• 30 avr 2020
  • International
  • Communiqué de presse

Les cartes postales de la pandémie

La pandémie de COVID-19 concerne chacun et chacune d’entre nous. Mais le virus, comme les mesures mises en place pour limiter sa propagation, a des conséquences différentes pour tout le monde, et il n’existe pas de solution unique. Par exemple, sans accès à l’eau courante, impossible de suivre les gestes barrières et de se laver les mains. Pour les personnes qui vivent dans un camp de réfugiés ou dans un quartier informel, la distanciation sociale est irréaliste.

Des personnes de l’ensemble du mouvement d’Amnistie internationale ont partagé leur vécu en cette période de pandémie. Ci-dessous, vous pourrez lire des témoignages en provenance du Canada, du Brésil, du Togo et des Philippines, qui vous aideront à mieux comprendre les répercussions de la pandémie à travers le monde. 

Ils soulignent l’exacerbation des inégalités entraînée par la pandémie, ainsi que les raisons pour lesquelles les gouvernements doivent adapter leurs réponses à certaines situations.
########
- [Travail à faire]
1. Indiquez si chacune des affirmations suivantes concorde avec l'extrait ci-dessus, en répondant par oui ou par non et en citant mot pour mot les termes de l'extrait qui le montrent. (a) L'extrait annonce des témoignages venus du Canada, du Brésil, du Togo et des Philippines. (b) Selon l'extrait, une solution unique existe face au virus. (c) L'extrait juge la distanciation sociale irréaliste pour les personnes vivant dans un camp de réfugiés.
2. Reproduisez fidèlement le passage de l'extrait qui s'ouvre sur les mots contenant « La pandémie de » et se clôt sur « sociale est irréaliste. ».

- [Données d'entrée]
########
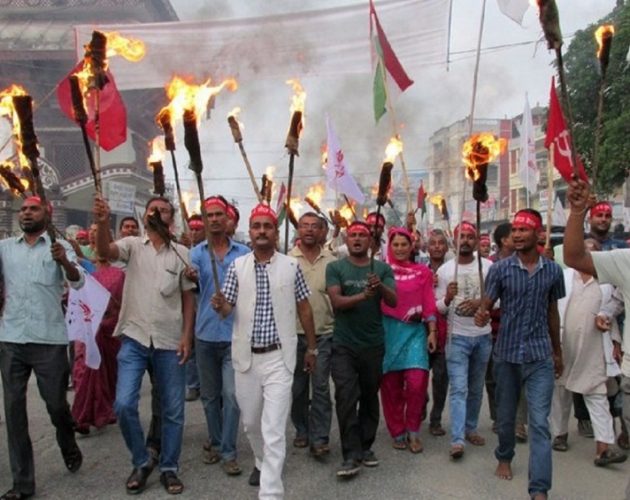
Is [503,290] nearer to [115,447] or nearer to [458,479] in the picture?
[458,479]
########
- [Réponses par consigne]
1.
(a) Oui : « des témoignages en provenance du Canada, du Brésil, du Togo et des Philippines ».
(b) Non : « il n’existe pas de solution unique ».
(c) Oui : « Pour les personnes qui vivent dans un camp de réfugiés ou dans un quartier informel, la distanciation sociale est irréaliste. »

2.
La pandémie de COVID-19 concerne chacun et chacune d’entre nous. Mais le virus, comme les mesures mises en place pour limiter sa propagation, a des conséquences différentes pour tout le monde, et il n’existe pas de solution unique. Par exemple, sans accès à l’eau courante, impossible de suivre les gestes barrières et de se laver les mains. Pour les personnes qui vivent dans un camp de réfugiés ou dans un quartier informel, la distanciation sociale est irréaliste.